── Data for this task ──

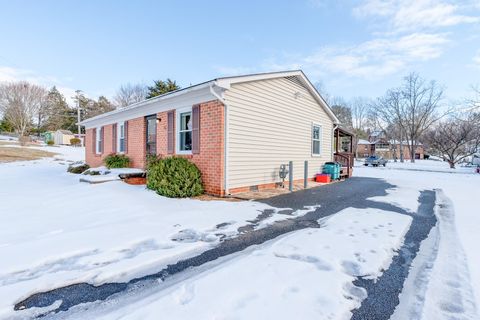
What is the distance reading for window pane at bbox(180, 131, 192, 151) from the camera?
825cm

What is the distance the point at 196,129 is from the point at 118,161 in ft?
17.1

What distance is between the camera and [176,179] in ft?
22.3

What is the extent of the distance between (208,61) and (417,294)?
1914 centimetres

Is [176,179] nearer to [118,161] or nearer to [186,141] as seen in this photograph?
[186,141]

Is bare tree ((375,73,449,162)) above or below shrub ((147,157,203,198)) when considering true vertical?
above

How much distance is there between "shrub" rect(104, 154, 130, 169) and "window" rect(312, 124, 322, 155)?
8.45 m

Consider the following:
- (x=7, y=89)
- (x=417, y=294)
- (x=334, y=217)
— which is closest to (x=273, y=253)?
(x=417, y=294)

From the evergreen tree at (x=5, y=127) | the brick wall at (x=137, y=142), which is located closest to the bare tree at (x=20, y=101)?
the evergreen tree at (x=5, y=127)

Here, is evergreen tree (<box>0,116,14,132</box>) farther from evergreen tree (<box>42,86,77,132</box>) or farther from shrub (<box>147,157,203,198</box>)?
shrub (<box>147,157,203,198</box>)

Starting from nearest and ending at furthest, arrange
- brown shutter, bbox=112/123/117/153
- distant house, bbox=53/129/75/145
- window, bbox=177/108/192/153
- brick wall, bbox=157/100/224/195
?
brick wall, bbox=157/100/224/195, window, bbox=177/108/192/153, brown shutter, bbox=112/123/117/153, distant house, bbox=53/129/75/145

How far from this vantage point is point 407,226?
4.50 metres

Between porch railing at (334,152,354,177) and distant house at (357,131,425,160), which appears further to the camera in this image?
distant house at (357,131,425,160)

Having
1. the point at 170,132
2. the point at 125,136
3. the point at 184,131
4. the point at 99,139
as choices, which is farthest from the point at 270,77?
the point at 99,139

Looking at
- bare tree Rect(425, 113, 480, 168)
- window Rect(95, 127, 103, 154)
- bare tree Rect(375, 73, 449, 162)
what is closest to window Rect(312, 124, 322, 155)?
window Rect(95, 127, 103, 154)
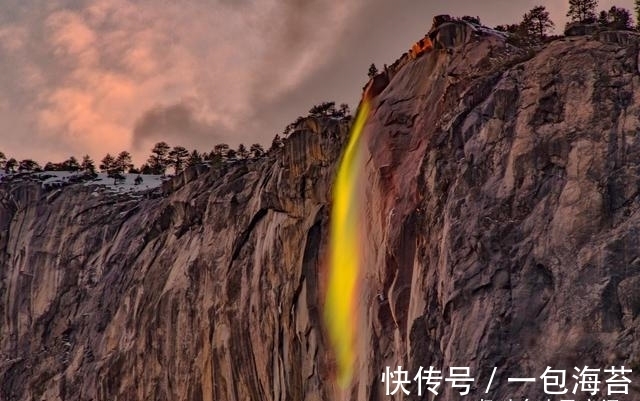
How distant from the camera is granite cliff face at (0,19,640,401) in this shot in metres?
36.0

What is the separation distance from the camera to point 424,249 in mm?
43719

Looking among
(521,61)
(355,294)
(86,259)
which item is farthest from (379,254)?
(86,259)

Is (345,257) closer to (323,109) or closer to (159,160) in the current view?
(323,109)

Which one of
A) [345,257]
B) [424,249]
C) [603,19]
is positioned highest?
[603,19]

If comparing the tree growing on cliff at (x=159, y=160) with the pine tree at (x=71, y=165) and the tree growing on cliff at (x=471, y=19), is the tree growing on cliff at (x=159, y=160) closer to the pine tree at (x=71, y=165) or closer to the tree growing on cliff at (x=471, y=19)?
the pine tree at (x=71, y=165)

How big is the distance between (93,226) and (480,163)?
6894cm

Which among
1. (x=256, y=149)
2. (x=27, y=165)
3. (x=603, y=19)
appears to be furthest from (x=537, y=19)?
(x=27, y=165)

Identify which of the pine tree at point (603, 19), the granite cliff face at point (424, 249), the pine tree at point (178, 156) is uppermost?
the pine tree at point (178, 156)

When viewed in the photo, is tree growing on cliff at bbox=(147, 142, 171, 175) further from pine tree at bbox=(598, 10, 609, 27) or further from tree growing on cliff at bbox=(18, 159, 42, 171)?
pine tree at bbox=(598, 10, 609, 27)


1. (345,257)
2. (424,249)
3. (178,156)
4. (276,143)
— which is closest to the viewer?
(424,249)

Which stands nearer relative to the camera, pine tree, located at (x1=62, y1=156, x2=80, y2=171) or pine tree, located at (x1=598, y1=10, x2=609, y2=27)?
pine tree, located at (x1=598, y1=10, x2=609, y2=27)

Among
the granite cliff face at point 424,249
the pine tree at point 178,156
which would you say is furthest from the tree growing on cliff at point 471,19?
the pine tree at point 178,156

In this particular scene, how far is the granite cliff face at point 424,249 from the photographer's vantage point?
36.0 metres

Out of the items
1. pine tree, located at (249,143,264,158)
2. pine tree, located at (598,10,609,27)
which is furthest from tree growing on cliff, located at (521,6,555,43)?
pine tree, located at (249,143,264,158)
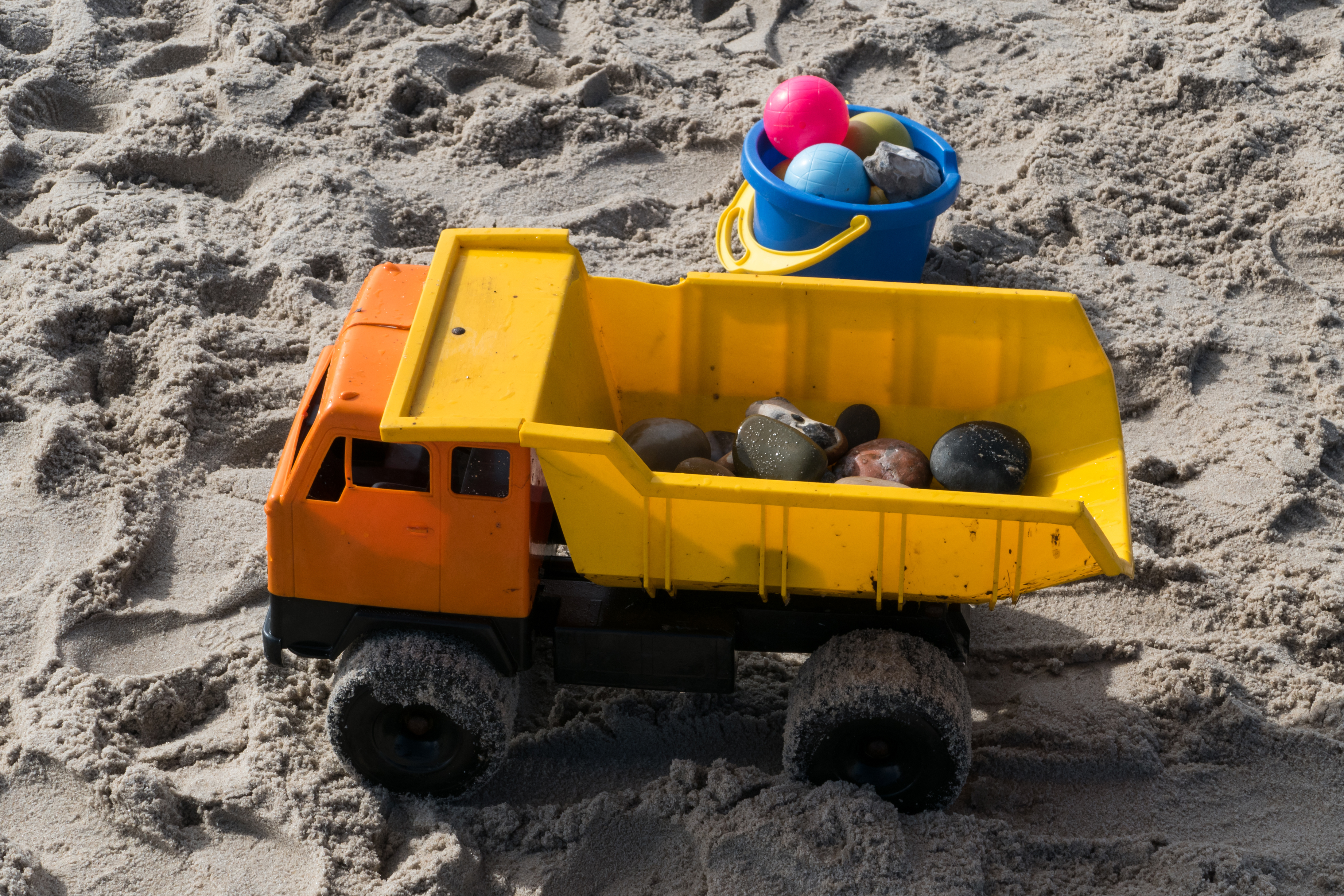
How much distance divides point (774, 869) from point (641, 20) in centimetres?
441

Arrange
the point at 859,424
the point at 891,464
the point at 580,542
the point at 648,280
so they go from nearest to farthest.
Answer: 1. the point at 580,542
2. the point at 891,464
3. the point at 859,424
4. the point at 648,280

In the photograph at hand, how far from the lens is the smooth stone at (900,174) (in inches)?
163

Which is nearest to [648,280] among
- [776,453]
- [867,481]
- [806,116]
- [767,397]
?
[806,116]

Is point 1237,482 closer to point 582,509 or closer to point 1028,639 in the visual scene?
point 1028,639

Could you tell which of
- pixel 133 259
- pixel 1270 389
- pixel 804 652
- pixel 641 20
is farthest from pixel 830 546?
pixel 641 20

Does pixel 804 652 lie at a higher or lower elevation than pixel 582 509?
lower

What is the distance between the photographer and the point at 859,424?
338 centimetres

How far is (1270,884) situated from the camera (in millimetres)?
2678

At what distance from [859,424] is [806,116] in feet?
4.78

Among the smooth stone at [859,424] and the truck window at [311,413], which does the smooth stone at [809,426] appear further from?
the truck window at [311,413]

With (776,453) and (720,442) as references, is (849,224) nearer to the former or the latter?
(720,442)

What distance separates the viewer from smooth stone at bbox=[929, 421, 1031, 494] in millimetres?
3076

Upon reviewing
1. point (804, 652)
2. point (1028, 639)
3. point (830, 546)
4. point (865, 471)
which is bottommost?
point (1028, 639)

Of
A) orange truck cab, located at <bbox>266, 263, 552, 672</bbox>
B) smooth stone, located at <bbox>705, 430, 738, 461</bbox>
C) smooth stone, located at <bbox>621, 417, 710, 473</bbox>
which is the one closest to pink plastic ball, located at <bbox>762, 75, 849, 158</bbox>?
smooth stone, located at <bbox>705, 430, 738, 461</bbox>
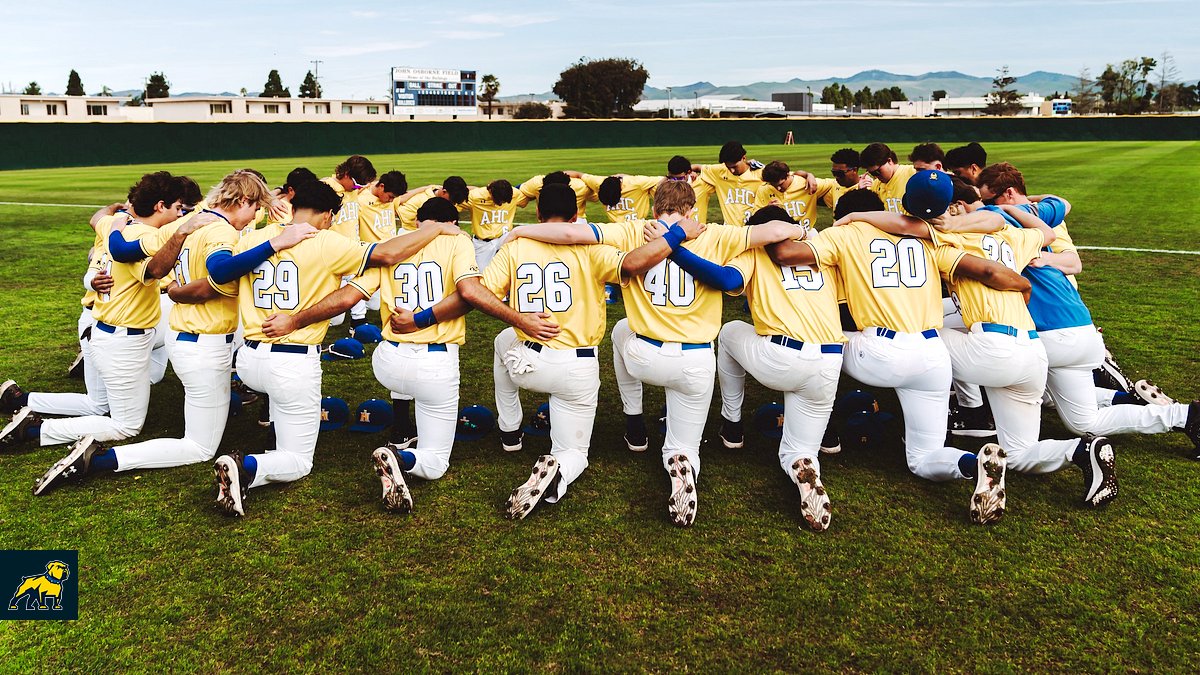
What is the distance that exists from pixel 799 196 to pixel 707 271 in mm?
5444

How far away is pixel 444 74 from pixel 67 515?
428 feet

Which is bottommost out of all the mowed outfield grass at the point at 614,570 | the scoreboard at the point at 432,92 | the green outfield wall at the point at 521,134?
the mowed outfield grass at the point at 614,570

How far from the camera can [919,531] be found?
4.36m

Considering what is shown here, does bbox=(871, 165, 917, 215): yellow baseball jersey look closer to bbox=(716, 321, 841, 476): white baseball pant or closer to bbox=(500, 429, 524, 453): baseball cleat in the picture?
bbox=(716, 321, 841, 476): white baseball pant

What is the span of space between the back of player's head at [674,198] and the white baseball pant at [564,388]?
915 mm

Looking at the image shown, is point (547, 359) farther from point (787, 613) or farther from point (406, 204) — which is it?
point (406, 204)

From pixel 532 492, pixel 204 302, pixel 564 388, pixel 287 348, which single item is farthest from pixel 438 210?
pixel 532 492

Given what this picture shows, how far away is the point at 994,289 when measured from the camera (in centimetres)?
476

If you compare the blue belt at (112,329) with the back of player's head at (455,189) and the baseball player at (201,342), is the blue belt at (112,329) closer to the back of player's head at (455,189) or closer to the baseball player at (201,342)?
the baseball player at (201,342)

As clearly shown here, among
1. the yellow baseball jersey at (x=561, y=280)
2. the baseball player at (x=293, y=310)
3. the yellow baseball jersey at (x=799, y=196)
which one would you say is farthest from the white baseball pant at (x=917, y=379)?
the yellow baseball jersey at (x=799, y=196)

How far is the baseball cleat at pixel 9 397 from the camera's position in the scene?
6105 millimetres

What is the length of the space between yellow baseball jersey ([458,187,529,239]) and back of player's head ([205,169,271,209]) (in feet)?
15.3

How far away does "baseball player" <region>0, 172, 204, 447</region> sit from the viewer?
5219 mm

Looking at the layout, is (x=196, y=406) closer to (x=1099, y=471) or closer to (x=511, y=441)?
(x=511, y=441)
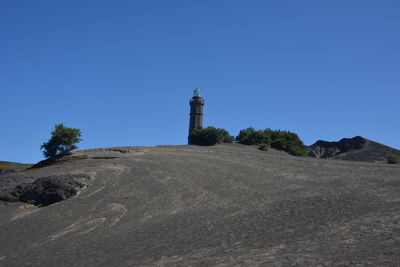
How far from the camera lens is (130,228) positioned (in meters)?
16.1

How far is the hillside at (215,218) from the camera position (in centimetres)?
1079

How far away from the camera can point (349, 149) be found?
6812 cm

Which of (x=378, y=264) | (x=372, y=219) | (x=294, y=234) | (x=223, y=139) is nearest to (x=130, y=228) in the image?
(x=294, y=234)

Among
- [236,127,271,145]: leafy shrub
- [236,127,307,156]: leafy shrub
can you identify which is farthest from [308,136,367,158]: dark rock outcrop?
[236,127,271,145]: leafy shrub

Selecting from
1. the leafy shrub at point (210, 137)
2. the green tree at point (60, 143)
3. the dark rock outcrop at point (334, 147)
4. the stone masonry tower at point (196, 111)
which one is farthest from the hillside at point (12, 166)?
the dark rock outcrop at point (334, 147)

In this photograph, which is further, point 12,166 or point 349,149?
point 349,149

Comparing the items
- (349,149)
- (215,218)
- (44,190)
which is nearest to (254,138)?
(349,149)

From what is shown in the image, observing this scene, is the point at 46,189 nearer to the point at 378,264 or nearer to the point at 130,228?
the point at 130,228

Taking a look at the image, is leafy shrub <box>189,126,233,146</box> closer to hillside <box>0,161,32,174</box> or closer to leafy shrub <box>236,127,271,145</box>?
leafy shrub <box>236,127,271,145</box>

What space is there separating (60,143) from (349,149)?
47011 mm

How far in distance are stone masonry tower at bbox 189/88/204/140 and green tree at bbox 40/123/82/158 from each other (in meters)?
27.3

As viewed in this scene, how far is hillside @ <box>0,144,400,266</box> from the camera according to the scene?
10789mm

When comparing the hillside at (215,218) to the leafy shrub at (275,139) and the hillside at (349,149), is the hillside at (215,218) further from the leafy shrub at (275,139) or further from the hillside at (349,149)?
the hillside at (349,149)

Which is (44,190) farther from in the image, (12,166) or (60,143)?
(12,166)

───

* Set task *
Copy out every line from the one containing "Taking a look" to the end of the material, both ends included.

* Answer in full *
Taking a look at the image, is leafy shrub <box>189,126,233,146</box> closer to hillside <box>0,161,32,174</box> or closer to leafy shrub <box>236,127,271,145</box>?
leafy shrub <box>236,127,271,145</box>

What space is there separating (60,143) from (349,149)?
47011 mm

How far in distance are stone masonry tower at bbox 189/88/204/140 and green tree at bbox 40/123/82/158 from each other (in meters)?
27.3

As viewed in this scene, how far is hillside @ <box>0,144,400,266</box> from the camera according to the scene?
10789mm

When comparing the hillside at (215,218) to the leafy shrub at (275,139) and the hillside at (349,149), is the hillside at (215,218) further from the leafy shrub at (275,139) or further from the hillside at (349,149)?
the hillside at (349,149)

Which is (44,190) farther from in the image, (12,166) or (60,143)?
(12,166)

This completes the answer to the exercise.